As a Realtor with the Toronto Real Estate Board, the detailed data I have access to is for the GTA. When I looked at what had happened in 2013, I saw this.
Instead of plummeting 20%, it went up 9% in the GTA. As for staying down for years, well, the average sale price, across all types of homes, is up over 20% since February, 2013.
So why am I jumping into the prediction game if it is such a difficult thing to get right?
I’m giving my prediction on what will happen to the real estate market this year because it matters to my clients. Whether it is a client I help buy a semi-detached home in Toronto, a client I help sell a condo in Mississauga, a client I help find an investment property in Brampton – it matters what happens to the real estate market.
So here’s my prediction, short and sweet.
Across the GTA, housing prices will continue to rise. Semi-detached homes will see the biggest average price increase as the increasing unaffordability of detached homes pushes buyers down the property ladder. Condos will absorb the lower budget buyers and see modest (under 5%) gain over the year. As mortgage rates rise by small amounts (up half a percent this year), some buyers will postpone their purchase until they can better afford what they want, keeping rental rates steady.
There. I promise to update you in a year and see how I did. Unless I’m horribly wrong, in which case I will delete this post and deny ever writing it.
Regardless of what happens to the real estate market this year, my focus with clients is on making sure their real estate has the right fundamentals to do well in any market. If you or someone you like needs help with real estate, I’d love to be responsible for what comes next.
Regards,
Jeff
Good article, and thanks for the Canadian Business flashback, Jeff. Not only did CB get it wrong in predicting the future of the Canadian real estate market in 2013, but they also got it wrong about Blackberry 10 (flop) and Tim Hortons (ended ’13 at $58/share and merged with Burger Kind in Dec. ’14 @ $85/share).

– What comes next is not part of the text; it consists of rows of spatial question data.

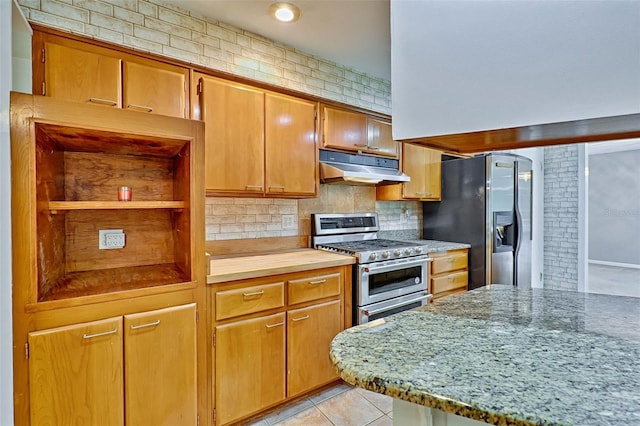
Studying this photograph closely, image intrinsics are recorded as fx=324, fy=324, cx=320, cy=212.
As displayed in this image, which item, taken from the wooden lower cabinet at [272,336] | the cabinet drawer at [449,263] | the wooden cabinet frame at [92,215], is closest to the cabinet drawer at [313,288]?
the wooden lower cabinet at [272,336]

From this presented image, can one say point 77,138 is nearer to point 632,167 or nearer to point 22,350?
Answer: point 22,350

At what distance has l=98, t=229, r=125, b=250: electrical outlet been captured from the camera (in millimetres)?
1986

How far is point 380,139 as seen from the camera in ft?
10.3

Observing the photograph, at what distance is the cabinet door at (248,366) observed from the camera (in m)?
1.86

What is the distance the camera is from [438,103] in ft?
3.13

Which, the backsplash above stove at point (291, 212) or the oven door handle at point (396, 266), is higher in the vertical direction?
the backsplash above stove at point (291, 212)

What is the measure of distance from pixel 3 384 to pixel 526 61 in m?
2.06

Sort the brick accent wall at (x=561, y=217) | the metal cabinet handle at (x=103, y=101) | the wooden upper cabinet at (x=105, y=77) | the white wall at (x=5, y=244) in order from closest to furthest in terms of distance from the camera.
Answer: the white wall at (x=5, y=244), the wooden upper cabinet at (x=105, y=77), the metal cabinet handle at (x=103, y=101), the brick accent wall at (x=561, y=217)

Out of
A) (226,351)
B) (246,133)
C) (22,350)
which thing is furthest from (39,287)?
(246,133)

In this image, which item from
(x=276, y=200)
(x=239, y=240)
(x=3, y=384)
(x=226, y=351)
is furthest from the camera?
(x=276, y=200)

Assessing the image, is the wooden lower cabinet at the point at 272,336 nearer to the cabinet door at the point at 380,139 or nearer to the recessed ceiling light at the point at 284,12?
the cabinet door at the point at 380,139

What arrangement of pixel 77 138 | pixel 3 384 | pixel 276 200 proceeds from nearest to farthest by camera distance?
pixel 3 384 → pixel 77 138 → pixel 276 200

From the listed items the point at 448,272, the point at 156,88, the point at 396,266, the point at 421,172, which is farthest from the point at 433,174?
the point at 156,88

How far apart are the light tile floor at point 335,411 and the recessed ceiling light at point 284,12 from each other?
260cm
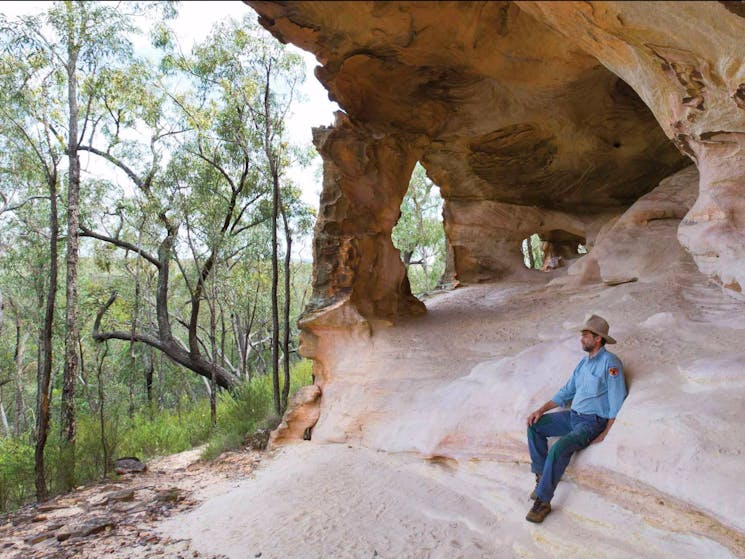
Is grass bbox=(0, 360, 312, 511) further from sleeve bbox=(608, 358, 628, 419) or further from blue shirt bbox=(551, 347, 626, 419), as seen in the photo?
sleeve bbox=(608, 358, 628, 419)

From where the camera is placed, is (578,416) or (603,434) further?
(578,416)

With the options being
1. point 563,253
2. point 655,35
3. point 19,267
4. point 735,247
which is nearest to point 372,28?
point 655,35

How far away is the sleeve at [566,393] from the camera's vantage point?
3.73 meters

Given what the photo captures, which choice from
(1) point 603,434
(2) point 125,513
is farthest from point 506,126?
(2) point 125,513

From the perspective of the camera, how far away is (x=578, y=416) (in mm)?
3592

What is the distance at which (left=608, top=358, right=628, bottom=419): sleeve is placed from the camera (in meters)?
3.51

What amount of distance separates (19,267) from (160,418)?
668 centimetres

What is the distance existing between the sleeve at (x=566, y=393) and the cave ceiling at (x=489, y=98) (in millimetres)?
2514

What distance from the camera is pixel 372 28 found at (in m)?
4.17

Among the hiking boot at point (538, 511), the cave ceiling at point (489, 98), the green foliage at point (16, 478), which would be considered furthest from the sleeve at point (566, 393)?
the green foliage at point (16, 478)

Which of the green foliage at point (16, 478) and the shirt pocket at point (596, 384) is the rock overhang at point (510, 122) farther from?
the green foliage at point (16, 478)

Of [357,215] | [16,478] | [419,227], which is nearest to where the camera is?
[16,478]

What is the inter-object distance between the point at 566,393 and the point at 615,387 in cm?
34

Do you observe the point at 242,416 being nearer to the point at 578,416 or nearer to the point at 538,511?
the point at 538,511
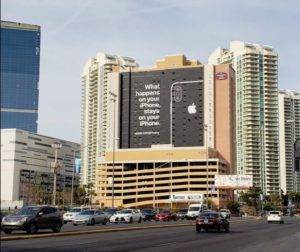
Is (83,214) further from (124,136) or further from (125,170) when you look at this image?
(124,136)

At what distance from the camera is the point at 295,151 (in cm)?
1338

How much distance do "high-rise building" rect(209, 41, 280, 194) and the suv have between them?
417 ft

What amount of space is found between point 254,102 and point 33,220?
150 m

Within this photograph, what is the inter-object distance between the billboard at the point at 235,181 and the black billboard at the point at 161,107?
63.4 meters

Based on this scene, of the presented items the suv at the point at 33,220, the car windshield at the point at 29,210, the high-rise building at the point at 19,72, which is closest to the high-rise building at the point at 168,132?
the suv at the point at 33,220

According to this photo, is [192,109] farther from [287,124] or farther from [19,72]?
[19,72]

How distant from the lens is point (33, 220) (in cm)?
2964

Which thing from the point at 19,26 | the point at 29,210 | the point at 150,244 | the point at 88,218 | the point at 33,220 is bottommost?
the point at 88,218

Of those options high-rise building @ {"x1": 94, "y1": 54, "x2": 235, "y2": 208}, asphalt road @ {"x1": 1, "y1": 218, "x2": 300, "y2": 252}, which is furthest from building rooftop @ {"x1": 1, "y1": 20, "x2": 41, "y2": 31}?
high-rise building @ {"x1": 94, "y1": 54, "x2": 235, "y2": 208}

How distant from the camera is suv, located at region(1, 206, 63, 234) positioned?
1115 inches

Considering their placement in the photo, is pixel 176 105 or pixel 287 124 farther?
pixel 176 105

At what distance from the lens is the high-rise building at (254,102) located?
532ft

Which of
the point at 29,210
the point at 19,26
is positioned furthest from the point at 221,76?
the point at 19,26

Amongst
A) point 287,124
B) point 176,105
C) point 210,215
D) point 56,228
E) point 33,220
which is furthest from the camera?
point 176,105
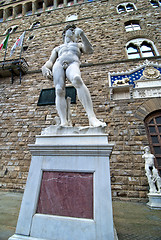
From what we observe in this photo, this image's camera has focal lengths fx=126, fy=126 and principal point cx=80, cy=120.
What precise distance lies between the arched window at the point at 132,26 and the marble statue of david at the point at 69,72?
20.9 ft

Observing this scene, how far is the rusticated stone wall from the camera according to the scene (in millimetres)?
3664

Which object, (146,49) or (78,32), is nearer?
(78,32)

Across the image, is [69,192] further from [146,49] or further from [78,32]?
[146,49]

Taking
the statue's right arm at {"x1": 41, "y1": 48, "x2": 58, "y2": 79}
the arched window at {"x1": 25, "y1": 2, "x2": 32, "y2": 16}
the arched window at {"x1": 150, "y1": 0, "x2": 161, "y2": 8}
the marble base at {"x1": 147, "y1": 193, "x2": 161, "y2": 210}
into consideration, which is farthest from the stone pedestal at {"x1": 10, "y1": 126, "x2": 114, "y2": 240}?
the arched window at {"x1": 25, "y1": 2, "x2": 32, "y2": 16}

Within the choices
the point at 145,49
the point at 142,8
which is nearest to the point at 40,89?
the point at 145,49

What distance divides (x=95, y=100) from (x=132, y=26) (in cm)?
542

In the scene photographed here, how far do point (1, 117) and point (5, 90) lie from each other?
1.54 m

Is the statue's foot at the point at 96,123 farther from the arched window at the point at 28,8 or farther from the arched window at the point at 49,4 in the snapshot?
the arched window at the point at 28,8

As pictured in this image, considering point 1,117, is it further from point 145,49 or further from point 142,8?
point 142,8

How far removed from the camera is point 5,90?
237 inches

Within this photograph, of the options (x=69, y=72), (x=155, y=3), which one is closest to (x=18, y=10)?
(x=155, y=3)

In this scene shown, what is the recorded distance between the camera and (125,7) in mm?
8031

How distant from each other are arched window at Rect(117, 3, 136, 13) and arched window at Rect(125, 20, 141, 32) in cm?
149

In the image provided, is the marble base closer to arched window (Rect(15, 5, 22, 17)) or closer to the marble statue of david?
the marble statue of david
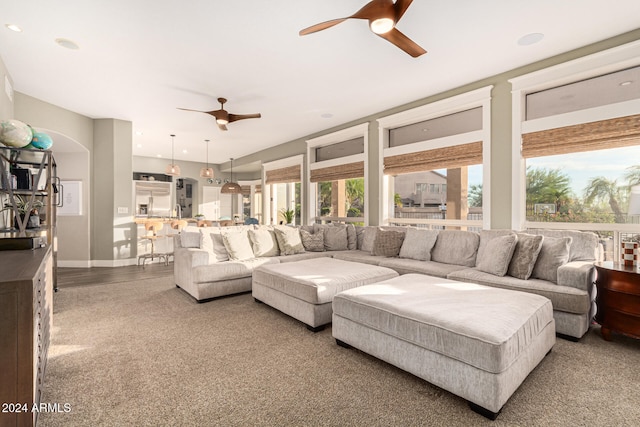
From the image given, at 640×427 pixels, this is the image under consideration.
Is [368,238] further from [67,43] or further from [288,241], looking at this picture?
[67,43]

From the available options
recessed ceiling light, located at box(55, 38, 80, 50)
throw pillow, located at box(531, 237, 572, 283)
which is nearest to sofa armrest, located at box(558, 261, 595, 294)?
throw pillow, located at box(531, 237, 572, 283)

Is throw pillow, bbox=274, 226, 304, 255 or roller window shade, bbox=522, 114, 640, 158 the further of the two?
throw pillow, bbox=274, 226, 304, 255

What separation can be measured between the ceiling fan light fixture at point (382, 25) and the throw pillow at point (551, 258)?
2590 mm

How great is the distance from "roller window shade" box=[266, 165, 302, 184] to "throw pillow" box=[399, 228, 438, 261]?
3.64m

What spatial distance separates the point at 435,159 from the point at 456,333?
11.3ft

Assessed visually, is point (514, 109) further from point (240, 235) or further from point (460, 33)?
point (240, 235)

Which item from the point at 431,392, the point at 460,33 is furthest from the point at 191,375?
the point at 460,33

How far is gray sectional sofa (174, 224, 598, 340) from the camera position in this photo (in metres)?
2.71

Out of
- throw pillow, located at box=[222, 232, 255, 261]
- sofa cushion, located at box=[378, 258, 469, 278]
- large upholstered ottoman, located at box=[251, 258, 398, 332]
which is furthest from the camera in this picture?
throw pillow, located at box=[222, 232, 255, 261]

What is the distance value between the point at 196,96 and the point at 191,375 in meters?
3.96

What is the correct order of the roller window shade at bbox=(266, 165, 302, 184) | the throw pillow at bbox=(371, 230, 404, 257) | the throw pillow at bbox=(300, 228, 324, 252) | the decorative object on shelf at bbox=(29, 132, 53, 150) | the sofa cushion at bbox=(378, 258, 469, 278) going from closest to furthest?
the decorative object on shelf at bbox=(29, 132, 53, 150) → the sofa cushion at bbox=(378, 258, 469, 278) → the throw pillow at bbox=(371, 230, 404, 257) → the throw pillow at bbox=(300, 228, 324, 252) → the roller window shade at bbox=(266, 165, 302, 184)

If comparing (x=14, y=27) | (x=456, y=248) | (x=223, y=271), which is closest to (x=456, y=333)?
(x=456, y=248)

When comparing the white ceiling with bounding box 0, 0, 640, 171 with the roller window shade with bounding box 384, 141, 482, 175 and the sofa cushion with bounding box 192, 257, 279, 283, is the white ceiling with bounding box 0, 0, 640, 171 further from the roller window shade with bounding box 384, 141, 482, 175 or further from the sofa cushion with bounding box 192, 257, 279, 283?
the sofa cushion with bounding box 192, 257, 279, 283

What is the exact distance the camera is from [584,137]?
334cm
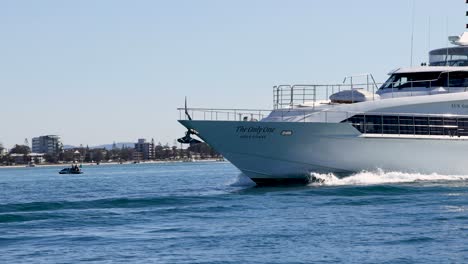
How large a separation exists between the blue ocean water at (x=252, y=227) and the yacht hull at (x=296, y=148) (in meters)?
1.35

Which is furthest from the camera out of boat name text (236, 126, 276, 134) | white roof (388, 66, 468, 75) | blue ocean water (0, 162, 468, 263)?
white roof (388, 66, 468, 75)

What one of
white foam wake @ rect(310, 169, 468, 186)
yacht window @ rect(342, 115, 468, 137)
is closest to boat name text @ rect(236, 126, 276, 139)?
white foam wake @ rect(310, 169, 468, 186)

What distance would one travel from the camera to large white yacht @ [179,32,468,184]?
3809 centimetres

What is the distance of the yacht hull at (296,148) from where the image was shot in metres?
38.0

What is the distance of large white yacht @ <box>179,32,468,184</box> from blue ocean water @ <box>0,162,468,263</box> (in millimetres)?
1606

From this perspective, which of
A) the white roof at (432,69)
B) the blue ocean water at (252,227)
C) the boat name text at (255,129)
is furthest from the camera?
the white roof at (432,69)

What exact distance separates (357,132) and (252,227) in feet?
46.2

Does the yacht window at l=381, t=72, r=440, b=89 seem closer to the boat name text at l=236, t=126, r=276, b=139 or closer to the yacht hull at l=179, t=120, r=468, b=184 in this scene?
the yacht hull at l=179, t=120, r=468, b=184

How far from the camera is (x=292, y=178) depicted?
38.9 meters

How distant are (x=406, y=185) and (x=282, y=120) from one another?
585 cm

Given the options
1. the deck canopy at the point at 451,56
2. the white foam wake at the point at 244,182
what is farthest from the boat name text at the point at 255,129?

However, perhaps the CB prediction came a bit too early. Canada faces strong economic headwinds due to the collapse in commodities prices, and our dollar has reached 13-year lows against the US Greenback. We’re importing inflation due to a devaluation in our dollar, yet our own central bank is powerless to raise interest rates to prop up our dollar in such a challenging economic environment. Not to mention that there are few tools left to trigger economic stimulus in the proverbial economic tool chest.
I predict 2016 will be a time of great economic challenges for Canada’s economy and regional real estate markets nationwide. The real estate downturn in Western Canada (due to falling oil prices) could result contagion to markets that have been more resilient to a downturn, such as Vancouver and Toronto. Speaking of which, it’s been speculated that much of the rise in housing prices in the former has been due to Chinese nationals looking for a safe place to ‘park’ their money offshore. With China’s economy facing growth challenges, and Chinese stock markets well into bear-market territory, the ongoing influence on Vancouver’s housing prices by Chinese buyers could be greatly diminished.
In light of the foreign and domestic economic headwinds facing our country, I would speculate that those looking to sell their home, do so in haste. The days of watching your property appreciate in value (on paper anyway) may be coming to an end.